Leon C. Megginson once stated, “It is not the strongest of the species that survives, nor the most intelligent. It is the one that is most adaptable to change.” Animal poaching is a horrendous act which, in most cases, results in death, because it is done in order to take valuable assets of the animal, such as its horns or fur, to sell them off. Animals such as rhinos and elephants are at the brink of extinction due to this. However, poaching has not only decreased the population of different animal species, but has also changed the way they breed. Elephants are evolving and it is interesting and disconcerting all at the same time.
What Is The Phenomenon That Is Occurring?
New research shows that poaching has led to an intriguing phenomenon occurring within the elephant population. The stress of the activity is almost forcing elephants to evolve in order to survive. Female elephants are birthing elephants who are naturally tusk less. Historically speaking, only 2-4% of the female elephants in Africa were biologically tusk less. And now one-third of the entire African female elephant population is.
How Widely Is the Phenomenon Occurring?
However, it is important to take the disheartening statistics of how many elephants are now left into account. Just a few decades earlier there used to be over 4000 elephants residing in Gorongosa National Park, Mozambique. Ever since the civil war, there are only 200 adult females left now as Joyce Poole’s research suggests. Joyce Poole is an expert in elephant behaviour who is bringing light to this astounding occurrence. Out of the 200 adult females in Mozambique, 51% of the elephants older than 25 are without tusks. 32% of the elephants that were born after the war are biologically tusk less. This phenomenon is not just occurring in Mozambique, as 98% of the 200 female African elephants found in Addo Elephant National Park are also without tusks. In Tanzania’s Ruaha National Park, there was a heavy amount of poaching done during the 70s and 80s. Josephine Smit, an elephant behaviour researcher who has been tracking these female elephants has noticed that approximately 21% of females that are older than the age of five are born without tusks.
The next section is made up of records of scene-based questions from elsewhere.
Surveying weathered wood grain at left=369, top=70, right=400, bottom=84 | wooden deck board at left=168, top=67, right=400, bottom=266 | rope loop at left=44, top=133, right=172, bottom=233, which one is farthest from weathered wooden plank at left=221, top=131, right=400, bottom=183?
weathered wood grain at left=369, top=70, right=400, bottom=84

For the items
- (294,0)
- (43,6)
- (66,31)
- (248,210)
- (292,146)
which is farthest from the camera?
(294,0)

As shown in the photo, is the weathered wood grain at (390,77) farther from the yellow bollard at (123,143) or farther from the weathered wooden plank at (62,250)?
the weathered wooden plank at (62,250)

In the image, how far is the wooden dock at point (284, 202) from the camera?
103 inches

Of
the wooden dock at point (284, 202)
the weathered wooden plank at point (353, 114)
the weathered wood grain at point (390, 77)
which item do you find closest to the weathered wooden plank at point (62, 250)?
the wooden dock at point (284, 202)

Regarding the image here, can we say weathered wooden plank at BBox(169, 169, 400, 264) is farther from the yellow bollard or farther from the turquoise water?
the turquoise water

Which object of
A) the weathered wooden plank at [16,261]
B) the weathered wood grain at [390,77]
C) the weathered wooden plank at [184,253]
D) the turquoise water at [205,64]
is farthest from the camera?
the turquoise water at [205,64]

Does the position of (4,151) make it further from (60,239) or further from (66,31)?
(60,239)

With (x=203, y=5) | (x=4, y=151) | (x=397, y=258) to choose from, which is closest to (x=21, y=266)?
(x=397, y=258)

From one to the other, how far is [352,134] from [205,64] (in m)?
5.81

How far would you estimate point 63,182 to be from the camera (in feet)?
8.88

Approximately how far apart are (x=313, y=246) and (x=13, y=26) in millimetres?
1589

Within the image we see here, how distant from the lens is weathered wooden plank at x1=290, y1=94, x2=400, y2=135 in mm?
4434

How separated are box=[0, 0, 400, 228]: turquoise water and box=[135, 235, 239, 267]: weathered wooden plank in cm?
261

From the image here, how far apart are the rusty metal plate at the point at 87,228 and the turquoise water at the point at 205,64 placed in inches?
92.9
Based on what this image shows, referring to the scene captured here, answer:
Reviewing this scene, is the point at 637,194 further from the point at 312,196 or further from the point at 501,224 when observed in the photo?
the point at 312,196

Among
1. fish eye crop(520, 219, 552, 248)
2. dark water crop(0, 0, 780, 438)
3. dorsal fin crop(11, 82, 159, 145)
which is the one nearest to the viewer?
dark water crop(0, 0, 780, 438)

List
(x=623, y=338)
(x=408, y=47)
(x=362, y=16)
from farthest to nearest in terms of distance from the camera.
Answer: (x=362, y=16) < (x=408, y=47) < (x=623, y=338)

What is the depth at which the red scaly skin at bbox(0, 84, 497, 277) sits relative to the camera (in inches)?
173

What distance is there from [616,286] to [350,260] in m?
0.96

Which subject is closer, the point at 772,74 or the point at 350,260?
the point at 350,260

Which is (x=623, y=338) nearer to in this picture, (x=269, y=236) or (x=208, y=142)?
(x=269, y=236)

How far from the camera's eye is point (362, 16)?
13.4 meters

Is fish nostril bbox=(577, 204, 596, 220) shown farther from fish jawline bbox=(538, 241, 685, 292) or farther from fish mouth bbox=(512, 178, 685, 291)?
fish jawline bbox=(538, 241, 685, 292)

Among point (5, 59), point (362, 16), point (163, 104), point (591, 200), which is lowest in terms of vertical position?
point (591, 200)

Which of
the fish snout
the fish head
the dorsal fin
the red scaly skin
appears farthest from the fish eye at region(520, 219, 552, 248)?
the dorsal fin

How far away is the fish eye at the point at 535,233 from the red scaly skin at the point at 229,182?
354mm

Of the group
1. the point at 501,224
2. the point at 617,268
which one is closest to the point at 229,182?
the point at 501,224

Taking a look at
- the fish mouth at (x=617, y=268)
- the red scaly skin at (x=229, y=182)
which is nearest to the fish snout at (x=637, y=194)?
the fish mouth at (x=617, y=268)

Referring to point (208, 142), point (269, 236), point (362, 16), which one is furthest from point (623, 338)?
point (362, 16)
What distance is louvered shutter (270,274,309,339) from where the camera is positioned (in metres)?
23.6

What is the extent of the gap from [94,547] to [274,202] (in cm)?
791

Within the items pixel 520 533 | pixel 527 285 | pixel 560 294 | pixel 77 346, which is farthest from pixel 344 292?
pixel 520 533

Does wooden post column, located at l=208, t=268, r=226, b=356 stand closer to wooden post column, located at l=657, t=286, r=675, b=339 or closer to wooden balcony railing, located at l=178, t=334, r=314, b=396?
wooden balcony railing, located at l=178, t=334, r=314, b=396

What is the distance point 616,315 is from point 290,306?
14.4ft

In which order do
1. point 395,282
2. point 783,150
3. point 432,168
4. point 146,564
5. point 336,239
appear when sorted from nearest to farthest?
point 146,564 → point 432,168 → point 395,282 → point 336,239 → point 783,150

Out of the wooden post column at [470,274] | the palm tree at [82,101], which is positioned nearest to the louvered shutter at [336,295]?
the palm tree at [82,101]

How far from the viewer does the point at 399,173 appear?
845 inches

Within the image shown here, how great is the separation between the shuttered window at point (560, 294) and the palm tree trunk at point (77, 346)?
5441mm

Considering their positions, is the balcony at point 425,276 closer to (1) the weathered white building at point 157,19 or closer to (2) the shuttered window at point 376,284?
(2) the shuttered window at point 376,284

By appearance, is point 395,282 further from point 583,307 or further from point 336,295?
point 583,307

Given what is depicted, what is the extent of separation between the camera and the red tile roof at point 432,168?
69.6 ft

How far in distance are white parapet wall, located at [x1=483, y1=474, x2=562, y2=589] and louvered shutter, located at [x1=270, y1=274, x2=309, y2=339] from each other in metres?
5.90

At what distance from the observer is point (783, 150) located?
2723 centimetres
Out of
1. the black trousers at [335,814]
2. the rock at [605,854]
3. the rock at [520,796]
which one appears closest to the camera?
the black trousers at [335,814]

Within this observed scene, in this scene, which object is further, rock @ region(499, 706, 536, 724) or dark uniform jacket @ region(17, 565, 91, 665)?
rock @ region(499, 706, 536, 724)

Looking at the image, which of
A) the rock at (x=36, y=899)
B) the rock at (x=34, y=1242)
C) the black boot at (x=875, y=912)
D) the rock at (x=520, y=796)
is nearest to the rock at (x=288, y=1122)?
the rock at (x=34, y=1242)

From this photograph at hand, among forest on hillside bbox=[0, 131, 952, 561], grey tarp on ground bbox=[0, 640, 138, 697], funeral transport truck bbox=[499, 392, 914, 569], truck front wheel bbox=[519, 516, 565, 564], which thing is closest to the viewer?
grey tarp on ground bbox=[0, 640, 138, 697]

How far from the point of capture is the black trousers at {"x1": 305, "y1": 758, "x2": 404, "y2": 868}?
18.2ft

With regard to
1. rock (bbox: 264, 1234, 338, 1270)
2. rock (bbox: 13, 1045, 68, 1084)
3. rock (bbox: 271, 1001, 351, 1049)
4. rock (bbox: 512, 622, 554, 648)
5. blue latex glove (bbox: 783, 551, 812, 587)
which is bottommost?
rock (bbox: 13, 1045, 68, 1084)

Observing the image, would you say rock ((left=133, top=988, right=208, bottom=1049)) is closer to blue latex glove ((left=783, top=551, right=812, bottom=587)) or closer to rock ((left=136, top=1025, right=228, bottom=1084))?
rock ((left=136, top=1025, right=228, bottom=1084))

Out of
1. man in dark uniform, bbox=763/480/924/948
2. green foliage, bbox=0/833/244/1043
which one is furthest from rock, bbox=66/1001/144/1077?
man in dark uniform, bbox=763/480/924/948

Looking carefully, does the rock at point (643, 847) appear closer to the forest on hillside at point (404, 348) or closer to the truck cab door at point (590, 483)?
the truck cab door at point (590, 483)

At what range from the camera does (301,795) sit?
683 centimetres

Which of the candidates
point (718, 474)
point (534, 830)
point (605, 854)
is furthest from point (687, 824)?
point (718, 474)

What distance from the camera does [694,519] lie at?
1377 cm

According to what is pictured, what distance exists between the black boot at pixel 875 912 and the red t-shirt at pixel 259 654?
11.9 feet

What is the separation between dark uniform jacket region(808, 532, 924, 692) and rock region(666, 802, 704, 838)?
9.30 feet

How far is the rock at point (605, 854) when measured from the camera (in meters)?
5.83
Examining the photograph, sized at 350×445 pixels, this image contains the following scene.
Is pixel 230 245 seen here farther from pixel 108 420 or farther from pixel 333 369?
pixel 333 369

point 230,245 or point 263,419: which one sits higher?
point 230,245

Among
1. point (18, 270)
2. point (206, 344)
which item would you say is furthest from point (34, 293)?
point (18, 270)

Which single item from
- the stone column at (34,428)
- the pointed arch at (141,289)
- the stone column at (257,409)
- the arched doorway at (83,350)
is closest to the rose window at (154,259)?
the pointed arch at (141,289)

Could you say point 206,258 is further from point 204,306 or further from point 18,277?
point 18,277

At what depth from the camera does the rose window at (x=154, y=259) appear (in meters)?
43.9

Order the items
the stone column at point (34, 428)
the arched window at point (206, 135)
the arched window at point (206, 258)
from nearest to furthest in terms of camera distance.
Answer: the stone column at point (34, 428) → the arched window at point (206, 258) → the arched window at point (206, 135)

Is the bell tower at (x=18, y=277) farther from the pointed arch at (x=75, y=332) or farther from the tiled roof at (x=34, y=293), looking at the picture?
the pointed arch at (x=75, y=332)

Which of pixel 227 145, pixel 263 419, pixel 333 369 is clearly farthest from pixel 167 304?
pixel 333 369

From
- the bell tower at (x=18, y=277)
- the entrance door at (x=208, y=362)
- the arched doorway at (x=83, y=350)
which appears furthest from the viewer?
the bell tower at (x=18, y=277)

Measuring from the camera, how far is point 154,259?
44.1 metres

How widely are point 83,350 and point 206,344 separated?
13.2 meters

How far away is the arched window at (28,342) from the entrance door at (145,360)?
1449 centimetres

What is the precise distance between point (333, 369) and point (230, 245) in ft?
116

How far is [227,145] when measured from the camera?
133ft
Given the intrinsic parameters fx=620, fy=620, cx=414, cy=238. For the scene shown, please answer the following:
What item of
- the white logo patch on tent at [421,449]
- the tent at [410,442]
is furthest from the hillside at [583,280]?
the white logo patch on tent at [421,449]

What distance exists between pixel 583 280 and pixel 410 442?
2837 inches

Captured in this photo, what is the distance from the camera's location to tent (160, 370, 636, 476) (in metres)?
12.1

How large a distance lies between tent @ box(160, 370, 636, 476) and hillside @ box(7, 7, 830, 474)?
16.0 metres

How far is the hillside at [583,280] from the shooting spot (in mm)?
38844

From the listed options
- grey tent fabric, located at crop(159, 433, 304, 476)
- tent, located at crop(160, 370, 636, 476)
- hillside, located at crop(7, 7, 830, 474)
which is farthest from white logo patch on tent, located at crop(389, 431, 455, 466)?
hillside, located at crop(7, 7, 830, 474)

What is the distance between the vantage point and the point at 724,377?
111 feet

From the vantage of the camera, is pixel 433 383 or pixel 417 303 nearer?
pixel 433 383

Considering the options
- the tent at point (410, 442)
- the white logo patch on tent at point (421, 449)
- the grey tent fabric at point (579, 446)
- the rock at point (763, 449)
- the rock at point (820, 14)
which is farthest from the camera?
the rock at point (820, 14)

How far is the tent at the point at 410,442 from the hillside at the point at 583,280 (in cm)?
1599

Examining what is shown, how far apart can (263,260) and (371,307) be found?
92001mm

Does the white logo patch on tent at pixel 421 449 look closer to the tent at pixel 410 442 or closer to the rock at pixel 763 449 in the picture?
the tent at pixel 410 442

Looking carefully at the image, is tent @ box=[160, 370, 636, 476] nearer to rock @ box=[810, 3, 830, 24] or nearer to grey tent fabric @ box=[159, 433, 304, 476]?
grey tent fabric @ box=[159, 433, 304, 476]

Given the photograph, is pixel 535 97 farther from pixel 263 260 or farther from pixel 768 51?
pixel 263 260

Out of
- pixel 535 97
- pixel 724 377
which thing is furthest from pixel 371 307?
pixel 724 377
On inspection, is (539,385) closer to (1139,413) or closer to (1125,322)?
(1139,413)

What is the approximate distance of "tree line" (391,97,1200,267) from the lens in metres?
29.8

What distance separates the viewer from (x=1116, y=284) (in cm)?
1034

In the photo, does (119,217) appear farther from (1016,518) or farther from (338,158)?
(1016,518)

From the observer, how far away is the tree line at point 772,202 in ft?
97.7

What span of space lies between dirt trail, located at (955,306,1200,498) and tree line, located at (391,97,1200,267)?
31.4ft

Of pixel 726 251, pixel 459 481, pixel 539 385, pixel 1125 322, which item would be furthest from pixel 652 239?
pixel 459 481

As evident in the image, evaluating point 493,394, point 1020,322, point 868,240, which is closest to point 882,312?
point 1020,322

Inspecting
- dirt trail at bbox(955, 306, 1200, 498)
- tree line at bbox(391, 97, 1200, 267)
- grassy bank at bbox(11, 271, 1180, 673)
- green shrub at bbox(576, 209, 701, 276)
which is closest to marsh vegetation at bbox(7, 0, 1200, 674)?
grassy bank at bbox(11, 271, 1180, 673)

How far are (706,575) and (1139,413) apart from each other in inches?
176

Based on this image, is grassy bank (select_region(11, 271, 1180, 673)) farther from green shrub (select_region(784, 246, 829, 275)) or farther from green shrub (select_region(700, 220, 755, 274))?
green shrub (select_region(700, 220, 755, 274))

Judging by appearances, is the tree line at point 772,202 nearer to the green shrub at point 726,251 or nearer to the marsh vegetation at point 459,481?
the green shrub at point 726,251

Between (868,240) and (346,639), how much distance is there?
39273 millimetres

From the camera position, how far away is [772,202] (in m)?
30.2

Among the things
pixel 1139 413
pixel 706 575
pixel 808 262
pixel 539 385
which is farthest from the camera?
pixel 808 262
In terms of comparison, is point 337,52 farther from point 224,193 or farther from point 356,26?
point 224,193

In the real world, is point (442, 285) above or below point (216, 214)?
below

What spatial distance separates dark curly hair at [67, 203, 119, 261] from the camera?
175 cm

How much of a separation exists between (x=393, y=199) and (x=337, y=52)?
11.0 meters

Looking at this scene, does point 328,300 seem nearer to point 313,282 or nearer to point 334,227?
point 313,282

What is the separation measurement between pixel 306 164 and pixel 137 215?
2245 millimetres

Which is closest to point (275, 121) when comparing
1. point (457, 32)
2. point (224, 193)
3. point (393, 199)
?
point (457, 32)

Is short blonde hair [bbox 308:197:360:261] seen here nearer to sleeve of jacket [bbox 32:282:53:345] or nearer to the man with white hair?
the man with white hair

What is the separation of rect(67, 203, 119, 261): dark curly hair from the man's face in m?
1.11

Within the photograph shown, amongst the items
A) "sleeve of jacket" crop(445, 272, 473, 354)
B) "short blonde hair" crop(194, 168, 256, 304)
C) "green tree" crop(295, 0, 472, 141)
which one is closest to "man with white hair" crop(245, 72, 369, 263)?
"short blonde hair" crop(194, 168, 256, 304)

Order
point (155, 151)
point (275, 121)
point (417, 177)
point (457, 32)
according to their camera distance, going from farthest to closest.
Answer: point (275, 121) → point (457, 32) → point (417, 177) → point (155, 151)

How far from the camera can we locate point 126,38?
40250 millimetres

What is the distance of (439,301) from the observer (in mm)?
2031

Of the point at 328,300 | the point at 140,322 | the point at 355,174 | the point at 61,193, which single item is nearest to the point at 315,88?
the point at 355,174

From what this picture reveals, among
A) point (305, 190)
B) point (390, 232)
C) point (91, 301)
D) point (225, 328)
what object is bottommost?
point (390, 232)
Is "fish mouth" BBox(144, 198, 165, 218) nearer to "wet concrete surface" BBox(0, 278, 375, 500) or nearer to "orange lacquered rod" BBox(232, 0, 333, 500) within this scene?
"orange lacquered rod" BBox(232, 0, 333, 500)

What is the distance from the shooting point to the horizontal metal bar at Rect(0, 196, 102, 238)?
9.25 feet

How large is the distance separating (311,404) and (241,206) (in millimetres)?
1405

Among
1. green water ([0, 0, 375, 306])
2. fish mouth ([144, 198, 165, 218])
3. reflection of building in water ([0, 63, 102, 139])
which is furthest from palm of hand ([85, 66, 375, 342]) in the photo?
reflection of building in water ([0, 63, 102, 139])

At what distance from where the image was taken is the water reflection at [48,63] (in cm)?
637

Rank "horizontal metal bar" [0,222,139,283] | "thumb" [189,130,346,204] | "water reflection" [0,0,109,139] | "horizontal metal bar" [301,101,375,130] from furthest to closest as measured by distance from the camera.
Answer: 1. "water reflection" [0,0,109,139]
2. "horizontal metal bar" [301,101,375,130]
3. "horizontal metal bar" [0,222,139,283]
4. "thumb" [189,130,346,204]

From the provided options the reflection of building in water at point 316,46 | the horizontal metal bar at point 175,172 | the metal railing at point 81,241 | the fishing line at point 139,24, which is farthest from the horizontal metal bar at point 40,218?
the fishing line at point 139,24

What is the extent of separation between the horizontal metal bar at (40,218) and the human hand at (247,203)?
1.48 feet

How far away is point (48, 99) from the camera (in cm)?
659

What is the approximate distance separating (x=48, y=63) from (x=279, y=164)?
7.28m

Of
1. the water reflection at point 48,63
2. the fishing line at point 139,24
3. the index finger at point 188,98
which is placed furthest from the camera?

Adapting To Their Environment without Tusks
Of course, the decrease in tusks also means that how elephants fend for themselves has to change. Joyce Poole’s intensive research has proven that elephants are still surviving and healthy even without their tusks. Scientists have observed that with the handicap of tusklessness, elephants are adapting accordingly to their environment. Tusks are useful, besides just being overgrown teeth. They were used in the daily life of elephants in order to dig up water and minerals from the ground, debark trees to get some fibre-laden food and help males in their competition for females. Elephants have been observed to now use their trunks and teeth to strip off bark from trees for food.
Even with the dark history behind them, the evolutionary female African elephants are a reminder of the adaptability and perseverance of nature during the most stressful of times.